▶ _WORK REQUEST_
Answer these questions using the passage below about appearance in job interviews.
(a) What percentage of interviewers said personal grooming had a strong influence on their evaluation of a candidate?
(b) Which kind of appearance factors does the passage say matter far more in general?
(c) Which two deodorant brands does the passage name?

▶ _EXERCISE PASSAGE_
------------------------------------------------------------
Hypothetically, the job candidate who has the most appropriate skills and is the most appropriate fit for the job should get the position. Job interviews would be all about discovering what those skills are, and how that employee’s attitude matches the employer’s brand and culture.
However, most job interviews also evaluate secondary factors, whether intentionally or unintentionally. Appearance, as you may suspect, plays a partial role in your overall evaluation in most scenarios. Of course, not all appearance factors are treated equally; for example, 73 percent of interviewers claimed that personal grooming had a strong influence on their evaluation of a candidate, while only 5 percent claimed the same for the presence of facial hair.
In general, controllable appearance factors matter far more than uncontrollable appearance factors, which makes sense-these factors are a reflection of a person’s lifestyle, discipline, and commitment. But which factors matter most?
Controllable Factors to Note
These are some of the most important controllable factors to consider and prepare for:
- Personal hygiene. Your personal hygiene will have an immediate impact, and will likely impact the first impression you make with your interviewer. Make sure you shower before your interview if you can, and wear a good brand of deodorant, like Degree or Secret, which are both highly rated. The last thing you want is for a hint of body odor to ruin a prospective employer’s impression of your personal hygiene habits.
------------------------------------------------------------
▶ _DATA EXTRACT_
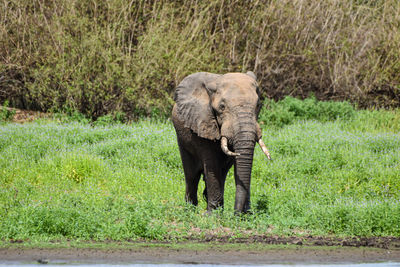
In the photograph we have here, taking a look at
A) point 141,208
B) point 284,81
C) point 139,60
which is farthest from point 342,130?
point 141,208

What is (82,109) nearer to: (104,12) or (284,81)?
(104,12)

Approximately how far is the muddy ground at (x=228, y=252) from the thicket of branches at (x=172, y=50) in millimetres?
8626

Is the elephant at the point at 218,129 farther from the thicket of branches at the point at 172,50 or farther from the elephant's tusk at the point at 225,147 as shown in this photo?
the thicket of branches at the point at 172,50

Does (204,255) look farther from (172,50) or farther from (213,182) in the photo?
(172,50)

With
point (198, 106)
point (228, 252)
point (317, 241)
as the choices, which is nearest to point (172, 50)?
point (198, 106)

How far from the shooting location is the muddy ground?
250 inches

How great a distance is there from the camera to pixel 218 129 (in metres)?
7.71

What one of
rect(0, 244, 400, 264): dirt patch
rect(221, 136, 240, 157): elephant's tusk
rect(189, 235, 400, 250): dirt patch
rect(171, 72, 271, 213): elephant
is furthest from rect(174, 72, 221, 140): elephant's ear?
rect(0, 244, 400, 264): dirt patch

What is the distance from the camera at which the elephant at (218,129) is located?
729cm

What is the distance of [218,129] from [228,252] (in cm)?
177

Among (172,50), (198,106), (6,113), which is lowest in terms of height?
(6,113)

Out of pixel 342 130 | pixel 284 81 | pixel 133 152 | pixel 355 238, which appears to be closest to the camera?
pixel 355 238

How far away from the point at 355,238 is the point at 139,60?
9.26 m

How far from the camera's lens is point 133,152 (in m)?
11.9
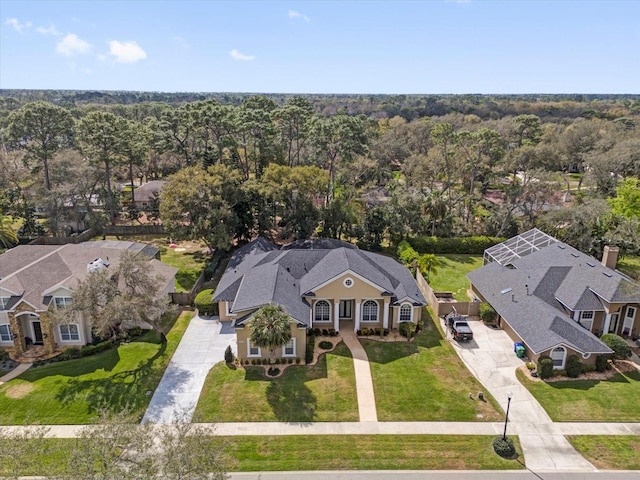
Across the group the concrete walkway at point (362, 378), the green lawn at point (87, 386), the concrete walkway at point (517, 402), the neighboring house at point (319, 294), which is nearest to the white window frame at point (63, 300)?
the green lawn at point (87, 386)

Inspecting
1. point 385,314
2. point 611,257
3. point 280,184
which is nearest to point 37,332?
point 280,184

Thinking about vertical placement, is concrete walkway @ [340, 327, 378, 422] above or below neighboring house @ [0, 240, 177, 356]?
below

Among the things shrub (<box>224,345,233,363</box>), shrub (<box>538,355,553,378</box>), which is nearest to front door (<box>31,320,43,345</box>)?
shrub (<box>224,345,233,363</box>)

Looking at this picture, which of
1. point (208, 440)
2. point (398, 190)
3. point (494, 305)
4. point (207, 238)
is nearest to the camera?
point (208, 440)

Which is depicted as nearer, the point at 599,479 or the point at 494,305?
the point at 599,479

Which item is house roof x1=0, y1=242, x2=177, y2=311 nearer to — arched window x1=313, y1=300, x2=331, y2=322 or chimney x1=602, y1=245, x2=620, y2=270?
arched window x1=313, y1=300, x2=331, y2=322

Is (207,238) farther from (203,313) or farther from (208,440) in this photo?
(208,440)

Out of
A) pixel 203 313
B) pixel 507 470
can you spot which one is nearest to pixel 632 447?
pixel 507 470

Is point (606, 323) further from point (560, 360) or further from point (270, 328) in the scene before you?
point (270, 328)
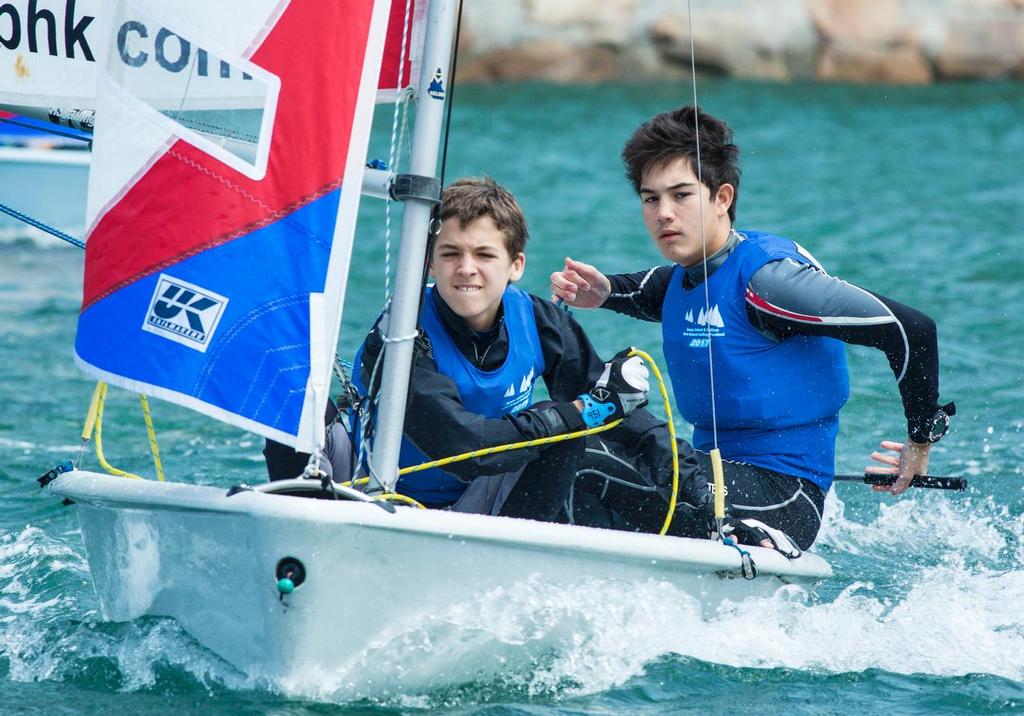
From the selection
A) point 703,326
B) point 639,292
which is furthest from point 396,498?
point 639,292

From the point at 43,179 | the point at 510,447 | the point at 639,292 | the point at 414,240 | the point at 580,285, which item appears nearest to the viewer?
the point at 414,240

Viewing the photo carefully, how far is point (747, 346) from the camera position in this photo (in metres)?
3.22

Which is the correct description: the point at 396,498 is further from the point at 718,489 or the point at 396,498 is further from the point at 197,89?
the point at 197,89

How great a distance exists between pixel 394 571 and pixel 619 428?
718 mm

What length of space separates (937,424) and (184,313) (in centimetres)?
176

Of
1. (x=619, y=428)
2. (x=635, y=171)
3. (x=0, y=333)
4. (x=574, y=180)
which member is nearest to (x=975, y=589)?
(x=619, y=428)

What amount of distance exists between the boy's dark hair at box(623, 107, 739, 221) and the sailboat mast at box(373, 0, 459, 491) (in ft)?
2.52

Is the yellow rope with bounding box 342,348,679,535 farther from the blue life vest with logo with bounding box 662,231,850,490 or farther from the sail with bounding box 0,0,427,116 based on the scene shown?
the sail with bounding box 0,0,427,116

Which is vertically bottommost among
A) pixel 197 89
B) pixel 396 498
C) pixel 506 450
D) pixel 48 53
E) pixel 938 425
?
pixel 396 498

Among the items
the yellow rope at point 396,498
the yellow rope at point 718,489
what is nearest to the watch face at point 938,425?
the yellow rope at point 718,489

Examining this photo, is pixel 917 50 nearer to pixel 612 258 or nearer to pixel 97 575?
pixel 612 258

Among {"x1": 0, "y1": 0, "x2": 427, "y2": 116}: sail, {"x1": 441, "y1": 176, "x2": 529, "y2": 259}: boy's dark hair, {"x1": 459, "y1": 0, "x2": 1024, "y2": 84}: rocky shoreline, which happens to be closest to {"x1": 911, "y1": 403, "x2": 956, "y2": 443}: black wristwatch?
{"x1": 441, "y1": 176, "x2": 529, "y2": 259}: boy's dark hair

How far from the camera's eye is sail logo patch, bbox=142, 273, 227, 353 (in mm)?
2484

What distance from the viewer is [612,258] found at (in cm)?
890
------------------------------------------------------------
▶ _EXERCISE ANSWER_
(a) 73 percent
(b) Controllable appearance factors
(c) Degree and Secret